L'entreprise passe avant la famille. "Tu viens boire un verre avec l'équipe ce soir ?". Un "oui" et vous conservez votre statut de "membre du groupe" au sein de l'entreprise. Un "non" à répétition et vous serez critiqué en interne pour, à terme, ne plus recevoir de tâches gratifiantes. Imaginez alors ce que vivent les employées qui deviennent maman... elles sont rapidement mises sur la touche au profit de leur remplaçante ou de leurs collaborateurs. Les plus courageuses essayent de poursuivre leur activité professionnelle tant que possible (souvent à mi-temps) avec une double pression de la hiérarchie et de la vie privée, car l'enfant ne sera jamais une excuse à un retard ou une saute de concentration. La carrière des femmes se traduit d'ailleurs souvent en une courbe en M (20-30 ans l'emploi des femmes est au plus haut, 30-40 ans c'est la chute avec la naissance des enfants, 40-50 ans elles essayent de relancer leur carrière une fois les enfants à l'école, après 50 ans elles quittent tout pour prendre soin de la famille).

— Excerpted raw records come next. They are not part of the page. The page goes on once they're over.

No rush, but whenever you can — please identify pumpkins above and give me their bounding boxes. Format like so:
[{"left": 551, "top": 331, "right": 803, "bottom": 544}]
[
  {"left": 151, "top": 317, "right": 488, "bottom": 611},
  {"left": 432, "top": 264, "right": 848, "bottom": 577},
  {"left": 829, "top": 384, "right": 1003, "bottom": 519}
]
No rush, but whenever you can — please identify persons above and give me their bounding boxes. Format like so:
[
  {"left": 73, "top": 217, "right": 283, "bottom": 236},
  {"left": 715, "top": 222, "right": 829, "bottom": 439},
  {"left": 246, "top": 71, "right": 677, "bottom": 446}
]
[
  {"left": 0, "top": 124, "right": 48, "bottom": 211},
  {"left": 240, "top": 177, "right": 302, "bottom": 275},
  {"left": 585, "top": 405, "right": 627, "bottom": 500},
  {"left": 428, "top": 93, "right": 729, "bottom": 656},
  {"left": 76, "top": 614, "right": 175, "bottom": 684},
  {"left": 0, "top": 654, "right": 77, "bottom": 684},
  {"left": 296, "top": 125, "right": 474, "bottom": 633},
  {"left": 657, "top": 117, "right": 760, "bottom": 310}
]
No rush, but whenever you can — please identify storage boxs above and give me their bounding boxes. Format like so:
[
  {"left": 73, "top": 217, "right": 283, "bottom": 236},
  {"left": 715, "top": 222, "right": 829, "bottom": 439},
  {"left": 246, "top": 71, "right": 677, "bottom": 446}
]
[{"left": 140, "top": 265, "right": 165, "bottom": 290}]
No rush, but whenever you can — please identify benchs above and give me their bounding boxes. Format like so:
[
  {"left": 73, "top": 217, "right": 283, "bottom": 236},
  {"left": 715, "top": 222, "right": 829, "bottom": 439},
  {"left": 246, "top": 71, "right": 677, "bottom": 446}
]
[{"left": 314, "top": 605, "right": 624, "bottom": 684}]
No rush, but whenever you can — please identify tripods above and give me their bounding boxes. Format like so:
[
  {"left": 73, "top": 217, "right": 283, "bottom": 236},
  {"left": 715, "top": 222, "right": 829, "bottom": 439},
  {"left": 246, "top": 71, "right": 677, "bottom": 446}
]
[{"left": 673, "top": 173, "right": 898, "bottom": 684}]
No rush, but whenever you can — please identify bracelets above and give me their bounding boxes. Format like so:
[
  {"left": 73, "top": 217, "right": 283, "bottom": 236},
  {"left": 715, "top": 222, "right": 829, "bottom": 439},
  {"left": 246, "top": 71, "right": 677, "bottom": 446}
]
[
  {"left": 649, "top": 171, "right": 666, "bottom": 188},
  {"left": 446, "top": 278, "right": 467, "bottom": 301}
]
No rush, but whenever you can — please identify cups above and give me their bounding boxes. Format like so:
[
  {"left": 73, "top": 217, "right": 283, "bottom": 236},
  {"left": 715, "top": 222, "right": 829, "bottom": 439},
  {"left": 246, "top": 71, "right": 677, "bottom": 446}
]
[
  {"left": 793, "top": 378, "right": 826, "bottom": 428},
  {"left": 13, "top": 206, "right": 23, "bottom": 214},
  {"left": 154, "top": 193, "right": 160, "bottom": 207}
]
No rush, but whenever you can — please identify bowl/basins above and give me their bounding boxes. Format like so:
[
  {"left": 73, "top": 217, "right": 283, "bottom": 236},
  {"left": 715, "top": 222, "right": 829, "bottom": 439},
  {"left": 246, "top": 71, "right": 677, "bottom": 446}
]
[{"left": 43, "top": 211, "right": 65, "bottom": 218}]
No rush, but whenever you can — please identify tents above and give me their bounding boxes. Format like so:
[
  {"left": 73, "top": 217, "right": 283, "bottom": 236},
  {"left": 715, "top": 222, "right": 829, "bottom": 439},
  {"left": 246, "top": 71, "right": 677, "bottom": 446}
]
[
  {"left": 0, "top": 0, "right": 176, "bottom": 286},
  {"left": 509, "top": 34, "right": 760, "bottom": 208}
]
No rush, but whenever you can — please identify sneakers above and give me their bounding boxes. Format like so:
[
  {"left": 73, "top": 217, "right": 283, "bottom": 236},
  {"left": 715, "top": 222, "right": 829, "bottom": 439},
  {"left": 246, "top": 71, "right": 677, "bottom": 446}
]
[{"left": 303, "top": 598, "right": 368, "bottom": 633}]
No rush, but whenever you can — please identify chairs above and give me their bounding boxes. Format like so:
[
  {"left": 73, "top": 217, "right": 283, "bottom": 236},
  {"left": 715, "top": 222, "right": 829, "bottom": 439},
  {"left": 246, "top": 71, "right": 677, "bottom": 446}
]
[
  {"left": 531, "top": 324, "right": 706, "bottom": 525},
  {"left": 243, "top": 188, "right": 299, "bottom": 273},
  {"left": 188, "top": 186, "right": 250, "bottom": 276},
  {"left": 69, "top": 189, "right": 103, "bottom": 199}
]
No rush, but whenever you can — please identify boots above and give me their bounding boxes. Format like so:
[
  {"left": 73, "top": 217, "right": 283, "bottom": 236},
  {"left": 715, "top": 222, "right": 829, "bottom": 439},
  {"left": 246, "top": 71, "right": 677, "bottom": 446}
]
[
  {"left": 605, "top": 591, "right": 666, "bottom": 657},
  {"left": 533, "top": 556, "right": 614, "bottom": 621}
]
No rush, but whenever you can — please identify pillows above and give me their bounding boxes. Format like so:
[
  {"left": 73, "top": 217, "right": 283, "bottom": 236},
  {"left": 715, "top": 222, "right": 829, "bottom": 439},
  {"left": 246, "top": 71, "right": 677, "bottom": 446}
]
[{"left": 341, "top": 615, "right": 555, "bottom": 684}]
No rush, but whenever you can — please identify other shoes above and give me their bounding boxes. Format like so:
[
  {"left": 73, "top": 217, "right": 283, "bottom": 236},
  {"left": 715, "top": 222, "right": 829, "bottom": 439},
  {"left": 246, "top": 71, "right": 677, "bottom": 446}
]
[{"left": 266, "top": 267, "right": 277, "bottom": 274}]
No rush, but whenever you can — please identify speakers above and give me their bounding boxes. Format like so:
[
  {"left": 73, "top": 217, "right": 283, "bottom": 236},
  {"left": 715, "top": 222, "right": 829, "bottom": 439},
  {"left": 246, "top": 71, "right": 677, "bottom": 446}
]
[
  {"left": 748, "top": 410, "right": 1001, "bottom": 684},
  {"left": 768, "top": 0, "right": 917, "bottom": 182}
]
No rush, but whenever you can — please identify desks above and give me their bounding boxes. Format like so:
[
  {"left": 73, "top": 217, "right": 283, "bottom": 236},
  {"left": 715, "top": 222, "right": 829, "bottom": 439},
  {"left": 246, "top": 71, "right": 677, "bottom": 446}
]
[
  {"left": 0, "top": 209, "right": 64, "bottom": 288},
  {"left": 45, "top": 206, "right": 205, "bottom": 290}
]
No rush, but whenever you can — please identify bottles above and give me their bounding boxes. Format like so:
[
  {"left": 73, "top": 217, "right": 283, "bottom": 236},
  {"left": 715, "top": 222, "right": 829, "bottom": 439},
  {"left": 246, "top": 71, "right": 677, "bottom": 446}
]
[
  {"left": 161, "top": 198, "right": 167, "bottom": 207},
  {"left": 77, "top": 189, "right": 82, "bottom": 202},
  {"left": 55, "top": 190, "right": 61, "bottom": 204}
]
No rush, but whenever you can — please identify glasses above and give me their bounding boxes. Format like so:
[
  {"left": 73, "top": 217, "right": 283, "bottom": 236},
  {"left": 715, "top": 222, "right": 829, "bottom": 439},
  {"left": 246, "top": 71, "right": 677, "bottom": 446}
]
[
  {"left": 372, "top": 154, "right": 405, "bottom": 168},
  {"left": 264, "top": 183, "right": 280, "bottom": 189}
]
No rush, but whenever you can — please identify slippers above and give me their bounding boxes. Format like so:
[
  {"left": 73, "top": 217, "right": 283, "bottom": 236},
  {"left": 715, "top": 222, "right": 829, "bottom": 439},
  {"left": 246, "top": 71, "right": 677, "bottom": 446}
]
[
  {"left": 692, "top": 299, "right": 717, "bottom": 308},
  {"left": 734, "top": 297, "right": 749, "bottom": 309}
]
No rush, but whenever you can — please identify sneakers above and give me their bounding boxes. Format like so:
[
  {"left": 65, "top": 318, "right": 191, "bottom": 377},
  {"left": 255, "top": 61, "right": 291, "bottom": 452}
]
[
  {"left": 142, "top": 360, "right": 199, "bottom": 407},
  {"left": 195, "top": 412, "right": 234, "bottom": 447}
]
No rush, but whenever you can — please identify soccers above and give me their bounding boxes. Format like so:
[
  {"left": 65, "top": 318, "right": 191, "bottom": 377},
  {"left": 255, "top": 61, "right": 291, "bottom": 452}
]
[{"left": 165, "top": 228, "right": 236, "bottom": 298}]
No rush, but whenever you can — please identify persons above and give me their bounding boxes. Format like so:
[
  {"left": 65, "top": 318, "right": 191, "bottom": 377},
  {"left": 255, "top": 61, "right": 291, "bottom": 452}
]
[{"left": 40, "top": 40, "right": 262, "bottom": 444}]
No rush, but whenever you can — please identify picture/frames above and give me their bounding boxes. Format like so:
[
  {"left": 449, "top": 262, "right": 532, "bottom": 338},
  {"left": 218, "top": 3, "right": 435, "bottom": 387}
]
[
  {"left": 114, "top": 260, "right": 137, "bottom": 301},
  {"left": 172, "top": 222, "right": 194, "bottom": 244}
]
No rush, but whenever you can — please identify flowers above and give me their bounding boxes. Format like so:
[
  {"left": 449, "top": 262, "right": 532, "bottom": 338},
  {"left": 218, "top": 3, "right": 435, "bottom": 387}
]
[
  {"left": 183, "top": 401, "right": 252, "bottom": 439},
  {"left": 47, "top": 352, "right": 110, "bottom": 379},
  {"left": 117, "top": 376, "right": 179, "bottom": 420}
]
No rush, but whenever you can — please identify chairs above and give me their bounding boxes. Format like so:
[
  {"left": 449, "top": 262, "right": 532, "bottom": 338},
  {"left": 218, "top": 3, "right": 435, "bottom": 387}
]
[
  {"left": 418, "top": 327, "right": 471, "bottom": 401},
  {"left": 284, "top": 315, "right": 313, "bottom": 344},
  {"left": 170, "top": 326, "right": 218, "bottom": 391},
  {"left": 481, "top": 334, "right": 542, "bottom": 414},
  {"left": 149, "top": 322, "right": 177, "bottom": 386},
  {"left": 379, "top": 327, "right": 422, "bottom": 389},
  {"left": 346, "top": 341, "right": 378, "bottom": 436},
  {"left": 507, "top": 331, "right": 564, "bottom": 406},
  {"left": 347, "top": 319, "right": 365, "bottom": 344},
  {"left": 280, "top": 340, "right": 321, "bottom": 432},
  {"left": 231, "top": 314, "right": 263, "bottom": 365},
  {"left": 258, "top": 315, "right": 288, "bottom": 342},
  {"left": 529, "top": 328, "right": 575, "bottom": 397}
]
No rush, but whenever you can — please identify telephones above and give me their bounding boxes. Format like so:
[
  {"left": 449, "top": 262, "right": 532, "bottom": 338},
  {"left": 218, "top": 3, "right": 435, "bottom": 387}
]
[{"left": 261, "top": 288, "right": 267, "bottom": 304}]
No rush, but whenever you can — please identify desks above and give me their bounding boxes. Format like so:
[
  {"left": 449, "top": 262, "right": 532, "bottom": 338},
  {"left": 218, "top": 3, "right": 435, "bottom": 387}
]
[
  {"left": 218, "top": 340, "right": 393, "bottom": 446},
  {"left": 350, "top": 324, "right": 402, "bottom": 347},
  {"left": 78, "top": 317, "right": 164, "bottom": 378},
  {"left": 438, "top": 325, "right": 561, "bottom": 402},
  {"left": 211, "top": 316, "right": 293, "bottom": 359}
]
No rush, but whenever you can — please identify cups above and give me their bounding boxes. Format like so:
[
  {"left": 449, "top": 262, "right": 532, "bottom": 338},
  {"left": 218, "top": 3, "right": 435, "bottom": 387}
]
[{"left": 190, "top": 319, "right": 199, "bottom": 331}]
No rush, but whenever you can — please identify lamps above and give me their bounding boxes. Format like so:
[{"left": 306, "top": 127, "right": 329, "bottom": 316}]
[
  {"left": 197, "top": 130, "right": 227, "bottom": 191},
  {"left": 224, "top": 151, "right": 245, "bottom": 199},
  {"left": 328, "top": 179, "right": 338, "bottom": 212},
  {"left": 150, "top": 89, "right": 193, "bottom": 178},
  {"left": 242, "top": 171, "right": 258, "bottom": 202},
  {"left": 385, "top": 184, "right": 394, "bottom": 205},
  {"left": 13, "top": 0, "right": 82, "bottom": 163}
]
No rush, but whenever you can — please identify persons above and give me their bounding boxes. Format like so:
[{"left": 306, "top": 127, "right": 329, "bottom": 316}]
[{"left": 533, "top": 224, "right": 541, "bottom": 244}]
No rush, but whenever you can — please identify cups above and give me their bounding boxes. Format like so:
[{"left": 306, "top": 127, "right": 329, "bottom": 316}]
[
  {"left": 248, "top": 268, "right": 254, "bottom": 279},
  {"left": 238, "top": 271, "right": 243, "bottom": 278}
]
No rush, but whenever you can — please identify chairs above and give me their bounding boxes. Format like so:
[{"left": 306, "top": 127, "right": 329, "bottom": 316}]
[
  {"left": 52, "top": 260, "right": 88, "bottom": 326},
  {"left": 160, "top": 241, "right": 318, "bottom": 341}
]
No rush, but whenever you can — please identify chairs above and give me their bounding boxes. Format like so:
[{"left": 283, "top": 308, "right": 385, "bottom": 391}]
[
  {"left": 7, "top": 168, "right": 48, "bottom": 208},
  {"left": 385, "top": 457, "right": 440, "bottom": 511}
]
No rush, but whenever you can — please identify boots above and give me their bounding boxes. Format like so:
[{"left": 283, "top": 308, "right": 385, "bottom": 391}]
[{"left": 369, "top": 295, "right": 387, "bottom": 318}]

La violence est aussi une composante de l'autorité coréenne. Les filles du président de la compagnie aérienne Korean Air, Cho Yang-Ho, ont été prises en flagrant délit : insultes, agression physique... des harcèlements qui ont fait la Une des journaux ces derniers mois. La semaine dernière, c'est le patron de WeDisk et Hankook Mirae Technology, une société de stockage en ligne. Yang Jin-ho a été filmé en train de frapper et d'obliger de s'agenouiller, au sein même de son bureau, l'un de ses employés. Lors des sorties d'entreprises de 2016, par exemple, il faisait tuer des poulets par ses employés en les faisant tirer à l'arc ou utiliser un sabre japonais. Et afin d'en rajouter une couche, il apparaît que 90% des contenus stockés dans son entreprises portaient sur de la pornographie et qu'il supportait ce chargement de contenus en payant des internautes. Bref, un cas d'abus d'autorité typique mais qui cette fois a fait assez de bruit pour peut-être faire bouger le gouvernement sur les cas d'abus d'autorité.



Le groupe Gabjil119 (직장갑질119), une organisation de défense du droit des travailleurs, a par exemple reçu pas moins de 225 cas d'abus d'autorité sur des lieux de travail rien que sur le mois d'octobre. Les membres de cette organisation tentent de pousser le gouvernement à mettre en place une "loi contre Yang Jin-ho" afin de protéger tant que possible les employés coréens. Car si les assauts physiques ou le harcèlement sexuel sont considérés comme des actes criminels, le harcèlement moral et les insultes ne sont pas vraiment considérés.